## Stored data
_ _ _ _ _ _ _

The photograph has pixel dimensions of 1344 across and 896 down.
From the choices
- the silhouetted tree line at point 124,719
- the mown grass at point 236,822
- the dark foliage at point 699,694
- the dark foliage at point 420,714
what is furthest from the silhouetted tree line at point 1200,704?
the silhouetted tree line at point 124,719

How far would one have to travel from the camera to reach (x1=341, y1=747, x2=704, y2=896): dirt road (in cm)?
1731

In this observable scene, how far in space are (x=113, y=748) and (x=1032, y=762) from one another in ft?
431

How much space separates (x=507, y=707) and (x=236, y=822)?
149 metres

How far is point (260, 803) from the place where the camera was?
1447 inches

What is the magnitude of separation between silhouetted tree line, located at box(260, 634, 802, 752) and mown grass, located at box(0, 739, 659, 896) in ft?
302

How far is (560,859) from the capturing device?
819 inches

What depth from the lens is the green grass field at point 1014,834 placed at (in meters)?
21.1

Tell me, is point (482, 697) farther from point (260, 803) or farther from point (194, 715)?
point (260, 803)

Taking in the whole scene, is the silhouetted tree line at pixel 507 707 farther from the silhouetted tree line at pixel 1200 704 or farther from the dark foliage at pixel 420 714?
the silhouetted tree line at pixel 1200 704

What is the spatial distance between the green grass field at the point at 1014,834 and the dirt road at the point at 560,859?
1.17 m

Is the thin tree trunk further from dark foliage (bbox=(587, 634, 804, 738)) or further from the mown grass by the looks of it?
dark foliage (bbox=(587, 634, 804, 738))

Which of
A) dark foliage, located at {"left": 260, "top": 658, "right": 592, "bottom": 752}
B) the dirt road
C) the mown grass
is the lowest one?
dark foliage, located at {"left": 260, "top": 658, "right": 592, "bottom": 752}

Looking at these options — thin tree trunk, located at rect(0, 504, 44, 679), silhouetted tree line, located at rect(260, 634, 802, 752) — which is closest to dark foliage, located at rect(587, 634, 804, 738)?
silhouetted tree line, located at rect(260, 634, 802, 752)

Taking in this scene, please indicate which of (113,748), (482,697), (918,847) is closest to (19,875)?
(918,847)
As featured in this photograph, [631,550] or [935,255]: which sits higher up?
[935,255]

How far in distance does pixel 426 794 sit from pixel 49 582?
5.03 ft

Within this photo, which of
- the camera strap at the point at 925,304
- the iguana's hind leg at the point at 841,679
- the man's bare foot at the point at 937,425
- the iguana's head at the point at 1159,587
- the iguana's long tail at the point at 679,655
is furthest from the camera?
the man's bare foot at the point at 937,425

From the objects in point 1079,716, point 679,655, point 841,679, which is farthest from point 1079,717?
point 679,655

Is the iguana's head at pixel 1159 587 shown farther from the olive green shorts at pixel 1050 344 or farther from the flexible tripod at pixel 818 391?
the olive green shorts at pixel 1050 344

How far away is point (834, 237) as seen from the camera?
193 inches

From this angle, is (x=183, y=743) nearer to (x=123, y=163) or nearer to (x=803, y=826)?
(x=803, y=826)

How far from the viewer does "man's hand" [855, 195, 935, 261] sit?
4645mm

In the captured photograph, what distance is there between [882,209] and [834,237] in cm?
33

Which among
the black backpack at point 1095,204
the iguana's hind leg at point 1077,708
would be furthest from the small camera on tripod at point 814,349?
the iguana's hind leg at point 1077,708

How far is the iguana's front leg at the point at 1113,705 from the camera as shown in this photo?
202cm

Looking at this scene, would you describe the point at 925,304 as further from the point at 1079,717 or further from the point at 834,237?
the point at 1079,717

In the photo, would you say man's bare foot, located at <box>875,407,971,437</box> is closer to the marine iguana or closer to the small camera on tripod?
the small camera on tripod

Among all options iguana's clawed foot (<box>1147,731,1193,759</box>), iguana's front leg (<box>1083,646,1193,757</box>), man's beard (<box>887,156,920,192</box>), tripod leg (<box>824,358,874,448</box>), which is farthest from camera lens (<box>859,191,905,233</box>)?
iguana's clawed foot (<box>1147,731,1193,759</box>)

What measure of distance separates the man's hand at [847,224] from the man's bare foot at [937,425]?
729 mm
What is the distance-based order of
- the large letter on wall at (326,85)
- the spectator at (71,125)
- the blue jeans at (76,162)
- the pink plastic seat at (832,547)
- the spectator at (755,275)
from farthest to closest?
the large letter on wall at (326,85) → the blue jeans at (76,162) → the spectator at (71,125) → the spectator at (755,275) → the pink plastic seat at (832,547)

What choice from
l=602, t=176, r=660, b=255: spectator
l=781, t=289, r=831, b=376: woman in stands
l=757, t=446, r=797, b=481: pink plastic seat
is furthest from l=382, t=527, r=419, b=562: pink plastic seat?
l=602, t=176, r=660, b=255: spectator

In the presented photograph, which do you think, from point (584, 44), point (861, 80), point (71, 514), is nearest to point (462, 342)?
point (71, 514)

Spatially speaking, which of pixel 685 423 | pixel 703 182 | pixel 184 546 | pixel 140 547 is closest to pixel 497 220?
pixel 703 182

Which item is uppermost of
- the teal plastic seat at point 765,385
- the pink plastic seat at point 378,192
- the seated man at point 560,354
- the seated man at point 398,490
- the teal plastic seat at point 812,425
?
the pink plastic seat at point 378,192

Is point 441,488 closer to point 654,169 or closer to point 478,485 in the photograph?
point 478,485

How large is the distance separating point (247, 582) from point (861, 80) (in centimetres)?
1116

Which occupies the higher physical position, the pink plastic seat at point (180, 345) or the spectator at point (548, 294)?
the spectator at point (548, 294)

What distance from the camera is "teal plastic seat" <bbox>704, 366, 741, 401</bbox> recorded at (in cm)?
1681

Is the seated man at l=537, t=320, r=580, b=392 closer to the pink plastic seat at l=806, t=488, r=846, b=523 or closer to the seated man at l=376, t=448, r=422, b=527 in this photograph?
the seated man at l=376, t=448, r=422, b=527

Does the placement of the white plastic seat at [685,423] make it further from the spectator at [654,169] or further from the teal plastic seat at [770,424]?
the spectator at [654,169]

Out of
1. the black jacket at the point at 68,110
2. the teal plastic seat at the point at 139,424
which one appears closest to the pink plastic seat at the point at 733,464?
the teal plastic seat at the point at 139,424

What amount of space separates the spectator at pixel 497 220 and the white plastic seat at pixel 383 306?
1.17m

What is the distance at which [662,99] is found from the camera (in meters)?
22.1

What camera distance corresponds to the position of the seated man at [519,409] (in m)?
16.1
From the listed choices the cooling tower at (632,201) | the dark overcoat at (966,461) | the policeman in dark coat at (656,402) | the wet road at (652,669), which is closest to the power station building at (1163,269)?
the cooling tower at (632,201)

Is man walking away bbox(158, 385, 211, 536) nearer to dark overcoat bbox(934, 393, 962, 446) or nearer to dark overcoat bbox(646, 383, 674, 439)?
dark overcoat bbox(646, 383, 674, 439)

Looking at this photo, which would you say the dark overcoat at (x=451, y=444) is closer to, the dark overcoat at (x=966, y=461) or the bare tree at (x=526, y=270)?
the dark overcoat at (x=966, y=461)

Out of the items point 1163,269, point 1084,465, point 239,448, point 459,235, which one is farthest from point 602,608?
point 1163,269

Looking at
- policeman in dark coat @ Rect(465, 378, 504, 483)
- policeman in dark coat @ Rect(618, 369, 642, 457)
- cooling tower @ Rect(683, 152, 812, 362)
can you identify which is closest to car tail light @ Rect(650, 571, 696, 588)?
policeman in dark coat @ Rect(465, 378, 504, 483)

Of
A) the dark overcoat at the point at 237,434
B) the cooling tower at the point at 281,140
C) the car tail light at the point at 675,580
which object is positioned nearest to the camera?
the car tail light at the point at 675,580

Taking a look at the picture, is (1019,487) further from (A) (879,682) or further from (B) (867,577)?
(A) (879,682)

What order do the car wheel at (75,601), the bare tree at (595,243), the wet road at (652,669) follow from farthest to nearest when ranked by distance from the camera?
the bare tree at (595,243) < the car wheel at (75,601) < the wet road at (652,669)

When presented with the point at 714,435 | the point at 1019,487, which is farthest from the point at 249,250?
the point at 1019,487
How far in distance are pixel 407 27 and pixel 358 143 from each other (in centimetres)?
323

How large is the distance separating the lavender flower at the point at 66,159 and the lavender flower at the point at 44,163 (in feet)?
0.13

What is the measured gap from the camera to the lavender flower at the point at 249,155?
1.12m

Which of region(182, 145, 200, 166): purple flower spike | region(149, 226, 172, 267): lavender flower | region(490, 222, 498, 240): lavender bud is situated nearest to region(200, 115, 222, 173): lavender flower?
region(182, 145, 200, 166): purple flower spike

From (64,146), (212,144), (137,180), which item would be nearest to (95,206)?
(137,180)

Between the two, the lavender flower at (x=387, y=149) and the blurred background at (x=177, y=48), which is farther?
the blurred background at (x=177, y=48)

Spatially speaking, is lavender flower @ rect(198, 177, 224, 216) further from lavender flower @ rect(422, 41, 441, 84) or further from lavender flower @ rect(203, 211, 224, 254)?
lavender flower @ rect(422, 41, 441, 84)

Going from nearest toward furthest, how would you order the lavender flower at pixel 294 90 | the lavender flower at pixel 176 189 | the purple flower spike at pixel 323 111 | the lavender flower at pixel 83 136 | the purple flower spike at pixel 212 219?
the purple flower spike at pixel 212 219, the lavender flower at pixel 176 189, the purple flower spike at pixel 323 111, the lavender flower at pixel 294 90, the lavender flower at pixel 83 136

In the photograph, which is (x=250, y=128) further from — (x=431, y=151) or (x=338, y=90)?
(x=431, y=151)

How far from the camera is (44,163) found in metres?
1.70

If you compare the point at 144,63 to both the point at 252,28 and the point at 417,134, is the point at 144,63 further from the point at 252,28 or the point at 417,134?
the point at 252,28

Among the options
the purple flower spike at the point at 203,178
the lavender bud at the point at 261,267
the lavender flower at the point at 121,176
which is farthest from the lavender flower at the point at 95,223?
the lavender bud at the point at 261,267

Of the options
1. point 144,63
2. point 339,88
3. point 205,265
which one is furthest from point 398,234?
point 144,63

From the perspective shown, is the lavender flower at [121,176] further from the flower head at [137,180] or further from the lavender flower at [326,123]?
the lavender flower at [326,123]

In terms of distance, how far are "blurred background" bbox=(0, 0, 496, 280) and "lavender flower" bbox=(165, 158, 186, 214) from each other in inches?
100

_ _ _ _ _ _ _

## What you will do
Begin with the line that contains "In the photograph, which" and set down each line exactly until the records above end, including the final line.

## Full output
In the photograph, which is (x=250, y=128) further from — (x=431, y=151) or (x=338, y=90)?
(x=431, y=151)

How far from the camera is (44,163) found in metres?
1.70

If you compare the point at 144,63 to both the point at 252,28 and the point at 417,134, is the point at 144,63 further from the point at 252,28 or the point at 417,134?
the point at 252,28

Among the options
the purple flower spike at the point at 203,178
the lavender bud at the point at 261,267
the lavender flower at the point at 121,176
which is farthest from the lavender flower at the point at 95,223?
the lavender bud at the point at 261,267

Of the options
1. point 144,63
2. point 339,88
3. point 205,265
which one is furthest from point 398,234?
point 144,63

From the perspective shown, is the lavender flower at [121,176] further from the flower head at [137,180] or further from the lavender flower at [326,123]?
the lavender flower at [326,123]

In terms of distance, how far are "blurred background" bbox=(0, 0, 496, 280) and "lavender flower" bbox=(165, 158, 186, 214) from each other in inches?
100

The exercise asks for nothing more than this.